Gene Normalizer 0.3.0-dev2#

The Gene Normalizer provides tools for resolving ambiguous human gene references to consistently-structured, normalized terms. For gene concepts extracted from NCBI Gene, Ensembl, and HGNC, it designates a CURIE, and provides additional metadata like current and previously-used symbols, aliases, database cross-references and associations, and coordinates.

A public REST instance of the service is available for programmatic queries:

>>> import requests
>>> result = requests.get("https://normalize.cancervariants.org/gene/normalize?q=braf").json()
>>> result["normalized_id"]
'hgnc:1097'
>>> result["gene"]["aliases"]
['B-raf', 'NS7', 'B-RAF1', 'BRAF-1', 'BRAF1', 'RAFB1']

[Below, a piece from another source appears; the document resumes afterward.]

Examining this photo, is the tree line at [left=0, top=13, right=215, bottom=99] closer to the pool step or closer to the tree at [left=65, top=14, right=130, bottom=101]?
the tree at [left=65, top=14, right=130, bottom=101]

The Gene Normalizer can also be installed locally as a Python package for fast access:

>>> from gene.query import QueryHandler
>>> from gene.database import create_db
>>> q = QueryHandler(create_db())
>>> result = q.normalize("BRAF")
>>> result.normalized_id
'hgnc:1097'
>>> result.gene.aliases
['NS7', 'RAFB1', 'B-raf', 'BRAF-1', 'BRAF1', 'B-RAF1']

The Gene Normalizer was created to support the Knowledgebase Integration Project of the Variant Interpretation for Cancer Consortium (VICC). It is developed primarily by the Wagner Lab. Full source code is available on GitHub.